I would also like to talk about what else has happened as a result of that Rural Women's Network. It gave women courage to stand up to form Australian Women in Agriculture. It gave us women courage to go across and work in Papua New Guinea, Ireland, India and North America, and take the message that women's ways of working in country Australia are strong and powerful. We do not have to be out there and compete with the blokes to do it. Our competitive advantage is our communities, our families and our networks.

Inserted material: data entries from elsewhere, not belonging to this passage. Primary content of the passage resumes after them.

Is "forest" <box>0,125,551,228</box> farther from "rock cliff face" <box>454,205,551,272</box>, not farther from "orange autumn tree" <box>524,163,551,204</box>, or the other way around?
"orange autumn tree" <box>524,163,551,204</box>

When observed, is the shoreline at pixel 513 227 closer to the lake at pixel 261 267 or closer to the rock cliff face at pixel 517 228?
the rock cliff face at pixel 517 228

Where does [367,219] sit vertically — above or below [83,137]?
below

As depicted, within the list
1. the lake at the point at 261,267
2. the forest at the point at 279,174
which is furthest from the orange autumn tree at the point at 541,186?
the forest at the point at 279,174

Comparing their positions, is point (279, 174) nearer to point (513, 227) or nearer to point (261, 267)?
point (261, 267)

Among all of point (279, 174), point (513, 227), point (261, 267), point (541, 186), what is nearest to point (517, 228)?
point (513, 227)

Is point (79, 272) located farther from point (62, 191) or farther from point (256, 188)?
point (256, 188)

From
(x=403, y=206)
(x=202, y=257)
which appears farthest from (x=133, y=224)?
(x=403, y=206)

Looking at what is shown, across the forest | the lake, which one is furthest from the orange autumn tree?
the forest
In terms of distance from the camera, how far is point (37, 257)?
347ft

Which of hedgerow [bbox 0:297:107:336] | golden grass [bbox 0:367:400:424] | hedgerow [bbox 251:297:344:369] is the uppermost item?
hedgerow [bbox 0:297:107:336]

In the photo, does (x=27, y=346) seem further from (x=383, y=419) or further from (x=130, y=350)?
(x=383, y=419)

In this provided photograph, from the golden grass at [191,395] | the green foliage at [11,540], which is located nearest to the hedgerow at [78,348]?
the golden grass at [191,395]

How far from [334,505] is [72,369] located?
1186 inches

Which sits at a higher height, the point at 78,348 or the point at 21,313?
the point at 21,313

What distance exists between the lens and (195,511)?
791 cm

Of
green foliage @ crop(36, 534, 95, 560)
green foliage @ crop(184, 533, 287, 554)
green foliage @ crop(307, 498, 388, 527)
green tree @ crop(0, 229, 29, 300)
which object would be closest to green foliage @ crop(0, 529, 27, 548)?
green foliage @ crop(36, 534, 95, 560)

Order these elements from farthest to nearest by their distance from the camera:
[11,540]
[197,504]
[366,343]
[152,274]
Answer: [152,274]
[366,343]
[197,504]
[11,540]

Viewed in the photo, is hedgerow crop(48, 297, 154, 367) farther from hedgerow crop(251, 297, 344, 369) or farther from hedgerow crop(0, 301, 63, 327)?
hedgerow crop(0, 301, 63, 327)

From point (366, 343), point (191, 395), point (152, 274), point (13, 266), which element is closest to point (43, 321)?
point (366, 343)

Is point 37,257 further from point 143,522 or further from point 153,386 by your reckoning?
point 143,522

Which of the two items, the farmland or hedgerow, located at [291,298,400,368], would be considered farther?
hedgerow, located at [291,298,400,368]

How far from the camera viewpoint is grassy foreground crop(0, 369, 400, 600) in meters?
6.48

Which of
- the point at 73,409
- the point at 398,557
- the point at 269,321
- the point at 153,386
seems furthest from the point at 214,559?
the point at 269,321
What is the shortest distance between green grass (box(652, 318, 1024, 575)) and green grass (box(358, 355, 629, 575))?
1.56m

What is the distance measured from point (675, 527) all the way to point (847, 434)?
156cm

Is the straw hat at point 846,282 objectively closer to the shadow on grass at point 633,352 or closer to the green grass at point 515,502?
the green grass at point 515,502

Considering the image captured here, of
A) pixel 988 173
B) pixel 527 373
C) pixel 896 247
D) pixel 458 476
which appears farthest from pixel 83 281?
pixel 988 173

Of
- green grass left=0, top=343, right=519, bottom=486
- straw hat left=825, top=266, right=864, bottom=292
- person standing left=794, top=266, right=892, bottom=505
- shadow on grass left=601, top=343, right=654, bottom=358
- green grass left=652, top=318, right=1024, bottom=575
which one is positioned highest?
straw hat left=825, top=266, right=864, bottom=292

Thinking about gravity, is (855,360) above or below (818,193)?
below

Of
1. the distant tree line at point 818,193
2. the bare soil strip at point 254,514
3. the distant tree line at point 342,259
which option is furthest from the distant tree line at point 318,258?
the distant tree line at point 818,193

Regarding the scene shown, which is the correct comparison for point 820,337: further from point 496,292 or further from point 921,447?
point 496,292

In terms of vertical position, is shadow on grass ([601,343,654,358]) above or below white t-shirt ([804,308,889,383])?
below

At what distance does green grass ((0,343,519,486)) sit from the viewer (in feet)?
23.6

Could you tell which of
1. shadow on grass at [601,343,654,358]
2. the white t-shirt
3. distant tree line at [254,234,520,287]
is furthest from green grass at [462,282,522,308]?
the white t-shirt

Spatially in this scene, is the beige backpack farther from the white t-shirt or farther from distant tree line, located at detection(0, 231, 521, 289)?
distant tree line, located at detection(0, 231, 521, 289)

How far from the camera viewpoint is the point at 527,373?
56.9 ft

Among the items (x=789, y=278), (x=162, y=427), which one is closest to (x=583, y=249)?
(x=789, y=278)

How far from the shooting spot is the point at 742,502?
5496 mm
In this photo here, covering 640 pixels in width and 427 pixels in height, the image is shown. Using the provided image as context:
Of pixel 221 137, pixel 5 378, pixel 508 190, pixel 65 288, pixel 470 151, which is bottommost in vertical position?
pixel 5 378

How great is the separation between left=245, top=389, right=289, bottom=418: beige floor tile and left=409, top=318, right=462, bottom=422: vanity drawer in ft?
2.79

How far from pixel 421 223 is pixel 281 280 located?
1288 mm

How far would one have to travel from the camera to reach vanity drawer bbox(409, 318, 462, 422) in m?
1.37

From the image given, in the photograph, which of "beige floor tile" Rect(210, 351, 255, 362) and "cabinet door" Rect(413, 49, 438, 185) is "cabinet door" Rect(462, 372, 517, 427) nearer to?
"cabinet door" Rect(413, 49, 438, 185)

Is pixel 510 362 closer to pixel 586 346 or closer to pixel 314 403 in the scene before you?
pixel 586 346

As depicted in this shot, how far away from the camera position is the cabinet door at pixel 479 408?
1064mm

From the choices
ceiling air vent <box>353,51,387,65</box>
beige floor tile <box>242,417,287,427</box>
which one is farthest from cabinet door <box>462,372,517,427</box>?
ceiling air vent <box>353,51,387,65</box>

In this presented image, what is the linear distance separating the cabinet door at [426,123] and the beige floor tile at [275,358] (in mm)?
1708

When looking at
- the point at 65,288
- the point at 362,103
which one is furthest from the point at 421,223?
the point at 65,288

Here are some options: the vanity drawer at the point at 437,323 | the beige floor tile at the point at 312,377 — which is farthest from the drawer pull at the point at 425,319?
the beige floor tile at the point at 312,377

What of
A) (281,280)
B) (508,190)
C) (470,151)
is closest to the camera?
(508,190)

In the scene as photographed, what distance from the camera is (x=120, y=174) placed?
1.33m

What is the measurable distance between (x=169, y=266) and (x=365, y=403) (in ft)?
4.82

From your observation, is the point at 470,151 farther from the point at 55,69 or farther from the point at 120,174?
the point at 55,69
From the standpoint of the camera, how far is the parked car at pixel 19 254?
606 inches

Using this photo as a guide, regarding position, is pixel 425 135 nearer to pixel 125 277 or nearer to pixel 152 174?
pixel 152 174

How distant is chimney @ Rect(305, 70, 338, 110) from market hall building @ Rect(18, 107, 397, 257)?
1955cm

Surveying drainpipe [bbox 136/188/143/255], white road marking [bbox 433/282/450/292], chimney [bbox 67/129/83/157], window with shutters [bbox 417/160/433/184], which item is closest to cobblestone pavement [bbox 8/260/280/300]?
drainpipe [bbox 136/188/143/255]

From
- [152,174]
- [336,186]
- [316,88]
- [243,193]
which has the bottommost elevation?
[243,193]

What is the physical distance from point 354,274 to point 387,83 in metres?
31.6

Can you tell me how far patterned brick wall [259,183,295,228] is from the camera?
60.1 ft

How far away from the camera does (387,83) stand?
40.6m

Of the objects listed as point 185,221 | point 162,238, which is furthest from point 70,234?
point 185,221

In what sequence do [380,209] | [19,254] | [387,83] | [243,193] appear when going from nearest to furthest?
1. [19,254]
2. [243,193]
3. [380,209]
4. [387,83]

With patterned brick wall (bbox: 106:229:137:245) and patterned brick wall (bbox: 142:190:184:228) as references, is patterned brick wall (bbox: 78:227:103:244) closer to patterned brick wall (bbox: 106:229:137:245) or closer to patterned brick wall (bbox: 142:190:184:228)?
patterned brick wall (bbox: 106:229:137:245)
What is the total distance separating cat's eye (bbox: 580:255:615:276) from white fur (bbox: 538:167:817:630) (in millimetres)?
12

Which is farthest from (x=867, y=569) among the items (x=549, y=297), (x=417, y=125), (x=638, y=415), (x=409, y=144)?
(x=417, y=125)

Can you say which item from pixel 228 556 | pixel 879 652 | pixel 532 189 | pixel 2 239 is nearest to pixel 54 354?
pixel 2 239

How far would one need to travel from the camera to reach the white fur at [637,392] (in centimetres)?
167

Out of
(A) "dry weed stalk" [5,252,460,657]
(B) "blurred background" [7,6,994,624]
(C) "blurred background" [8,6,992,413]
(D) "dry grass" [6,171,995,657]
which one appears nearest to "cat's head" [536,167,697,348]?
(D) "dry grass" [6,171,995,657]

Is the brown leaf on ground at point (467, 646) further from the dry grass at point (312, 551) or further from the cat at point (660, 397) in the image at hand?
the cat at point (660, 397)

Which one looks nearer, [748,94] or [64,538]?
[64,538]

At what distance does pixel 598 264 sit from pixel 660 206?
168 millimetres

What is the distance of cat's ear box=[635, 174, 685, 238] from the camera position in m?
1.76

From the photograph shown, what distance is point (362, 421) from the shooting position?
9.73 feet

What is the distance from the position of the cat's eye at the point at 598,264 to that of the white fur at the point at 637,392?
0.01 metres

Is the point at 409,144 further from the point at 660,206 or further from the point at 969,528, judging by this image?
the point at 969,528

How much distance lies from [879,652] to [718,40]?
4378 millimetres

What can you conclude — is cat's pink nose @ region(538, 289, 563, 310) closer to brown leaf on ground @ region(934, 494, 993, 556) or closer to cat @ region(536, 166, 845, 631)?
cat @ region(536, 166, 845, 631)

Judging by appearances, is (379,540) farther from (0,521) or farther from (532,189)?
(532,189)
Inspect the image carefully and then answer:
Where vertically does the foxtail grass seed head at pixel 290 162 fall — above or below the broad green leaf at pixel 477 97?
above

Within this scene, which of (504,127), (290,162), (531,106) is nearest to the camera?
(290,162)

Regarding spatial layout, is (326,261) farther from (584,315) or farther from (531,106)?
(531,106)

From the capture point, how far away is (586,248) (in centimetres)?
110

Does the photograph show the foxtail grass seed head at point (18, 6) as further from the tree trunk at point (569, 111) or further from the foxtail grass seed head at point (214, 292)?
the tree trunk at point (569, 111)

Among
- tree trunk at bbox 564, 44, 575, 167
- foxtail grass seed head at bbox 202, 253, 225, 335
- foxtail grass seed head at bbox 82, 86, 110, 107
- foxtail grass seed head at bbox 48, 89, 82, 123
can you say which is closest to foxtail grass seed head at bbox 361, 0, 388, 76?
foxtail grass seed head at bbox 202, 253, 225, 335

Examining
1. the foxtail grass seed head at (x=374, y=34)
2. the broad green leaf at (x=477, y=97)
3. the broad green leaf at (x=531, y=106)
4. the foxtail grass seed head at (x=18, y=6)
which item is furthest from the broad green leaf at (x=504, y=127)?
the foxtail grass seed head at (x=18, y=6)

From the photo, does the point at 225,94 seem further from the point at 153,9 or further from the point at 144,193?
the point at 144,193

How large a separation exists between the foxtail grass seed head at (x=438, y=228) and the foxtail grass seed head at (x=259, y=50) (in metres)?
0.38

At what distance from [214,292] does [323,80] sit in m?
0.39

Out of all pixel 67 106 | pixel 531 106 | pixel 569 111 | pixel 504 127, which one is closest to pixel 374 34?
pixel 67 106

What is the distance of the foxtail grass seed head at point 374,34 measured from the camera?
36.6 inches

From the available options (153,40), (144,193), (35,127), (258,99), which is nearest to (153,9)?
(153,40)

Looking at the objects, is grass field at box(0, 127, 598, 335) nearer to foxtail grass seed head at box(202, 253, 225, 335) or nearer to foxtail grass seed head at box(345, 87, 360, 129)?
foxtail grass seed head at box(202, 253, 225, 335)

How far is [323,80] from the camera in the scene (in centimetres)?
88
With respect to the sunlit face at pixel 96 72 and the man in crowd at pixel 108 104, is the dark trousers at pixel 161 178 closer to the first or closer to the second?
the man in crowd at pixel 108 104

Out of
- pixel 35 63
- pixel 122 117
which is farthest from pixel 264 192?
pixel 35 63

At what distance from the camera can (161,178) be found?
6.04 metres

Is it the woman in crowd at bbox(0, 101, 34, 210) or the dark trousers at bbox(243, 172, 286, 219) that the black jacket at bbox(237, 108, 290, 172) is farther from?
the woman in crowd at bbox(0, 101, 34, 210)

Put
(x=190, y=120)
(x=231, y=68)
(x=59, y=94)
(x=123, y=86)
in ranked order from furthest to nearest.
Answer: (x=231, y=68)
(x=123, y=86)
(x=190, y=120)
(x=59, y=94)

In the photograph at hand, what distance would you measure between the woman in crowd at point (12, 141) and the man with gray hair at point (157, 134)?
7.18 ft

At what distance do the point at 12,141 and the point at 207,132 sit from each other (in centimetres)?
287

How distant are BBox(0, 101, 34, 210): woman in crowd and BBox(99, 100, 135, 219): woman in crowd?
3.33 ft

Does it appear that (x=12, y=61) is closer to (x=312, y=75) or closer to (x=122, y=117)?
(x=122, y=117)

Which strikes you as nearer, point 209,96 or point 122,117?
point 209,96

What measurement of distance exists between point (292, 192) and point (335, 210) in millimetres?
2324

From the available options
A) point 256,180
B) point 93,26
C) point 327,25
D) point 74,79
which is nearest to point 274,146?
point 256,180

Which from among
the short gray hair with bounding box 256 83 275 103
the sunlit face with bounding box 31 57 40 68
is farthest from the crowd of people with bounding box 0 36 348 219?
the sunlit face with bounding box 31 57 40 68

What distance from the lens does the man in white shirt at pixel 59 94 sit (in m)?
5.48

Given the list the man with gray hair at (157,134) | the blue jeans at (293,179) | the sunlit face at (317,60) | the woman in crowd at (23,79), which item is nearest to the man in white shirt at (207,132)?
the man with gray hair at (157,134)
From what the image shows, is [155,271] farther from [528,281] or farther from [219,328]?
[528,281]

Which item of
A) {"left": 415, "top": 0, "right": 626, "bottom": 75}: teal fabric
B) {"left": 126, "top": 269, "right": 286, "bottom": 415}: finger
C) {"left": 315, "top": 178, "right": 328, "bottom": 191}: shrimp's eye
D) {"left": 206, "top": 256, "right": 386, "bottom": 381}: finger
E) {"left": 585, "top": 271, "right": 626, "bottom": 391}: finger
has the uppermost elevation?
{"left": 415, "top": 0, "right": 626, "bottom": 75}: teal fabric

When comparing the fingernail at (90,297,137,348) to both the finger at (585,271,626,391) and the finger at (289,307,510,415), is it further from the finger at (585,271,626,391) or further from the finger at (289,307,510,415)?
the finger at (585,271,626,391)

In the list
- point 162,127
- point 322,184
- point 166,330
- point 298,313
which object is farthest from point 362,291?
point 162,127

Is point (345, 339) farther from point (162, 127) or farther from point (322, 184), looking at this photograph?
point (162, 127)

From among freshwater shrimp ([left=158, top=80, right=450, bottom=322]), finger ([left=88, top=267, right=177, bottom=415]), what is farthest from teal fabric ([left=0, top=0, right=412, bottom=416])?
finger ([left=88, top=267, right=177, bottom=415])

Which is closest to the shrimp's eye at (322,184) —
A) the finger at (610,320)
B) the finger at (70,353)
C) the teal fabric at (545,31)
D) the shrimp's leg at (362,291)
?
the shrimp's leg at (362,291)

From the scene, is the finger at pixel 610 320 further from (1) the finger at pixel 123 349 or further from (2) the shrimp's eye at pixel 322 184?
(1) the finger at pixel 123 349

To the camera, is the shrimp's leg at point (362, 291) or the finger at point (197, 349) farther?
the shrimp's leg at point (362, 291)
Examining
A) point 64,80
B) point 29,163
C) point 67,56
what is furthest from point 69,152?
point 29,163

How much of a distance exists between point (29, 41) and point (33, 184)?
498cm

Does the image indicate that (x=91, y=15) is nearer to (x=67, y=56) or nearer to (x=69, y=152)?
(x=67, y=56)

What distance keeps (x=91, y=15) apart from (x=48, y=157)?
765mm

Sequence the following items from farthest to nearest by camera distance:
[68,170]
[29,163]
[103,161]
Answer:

I would also like to acknowledge the particular role that the Department of Agriculture played in supporting us women. Tim Reeves was our regional manager. He supported these changes and he gave us young staffers permission to go and do this community work. The Department of Agriculture I think will never be the same. We had these amazing days when Joan Kirner, Carolyn Hogg, Kay Setches and Evan Walker called us together to the Carlton Football Club, that hallowed of hallowed. There were all these ag women talking about what it meant to be a woman in agriculture and talking about what it meant to be a community and connected to our families. It was so different from the blokes' experience of agriculture. We looked at each other and thought, 'Yes, we have got a voice.' We heard our minister saying, 'Yes, not only have you got a voice; you have a responsibility to get out there and be part of designing the future.'

It gives me enormous pleasure today to stand here and say thank you. I acknowledge in this House that I would not be here without Joan Kirner, I would not be here without the Victorian Rural Women's Network and I would not be here without the support and the modelling that she and those women gave us. So, personally, thank you Joan, Kay and Carolyn for showing me that community is a place where I belong. Community gives me the support to come to this House and be a representative of the community. It is linked to economics, those rural enterprises in Victoria, and it is linked to environment—we have to get the Landcare stuff working and communities embedded in it all.

Let me turn to my political career. The fact that I am here is a legacy of Joan Kirner, but it is more than that. I also want to acknowledge the other Victorians who provided such support for me. I do not think it is coincidental that such great leaders come out of Victoria. Malcolm Fraser and Joan Kirner gave us rural people the support and the courage to be people of conviction based in the community and be good representatives. The proof I think is what we have just heard—the people who stand before us today.

The future will be a better place because people like Joan set about building partnerships. She had such faith that if we work together we can create a future that is inclusive. Thank you. I pass on my sympathies to all concerned and particularly acknowledge the work of those great women and thank them for what they have done.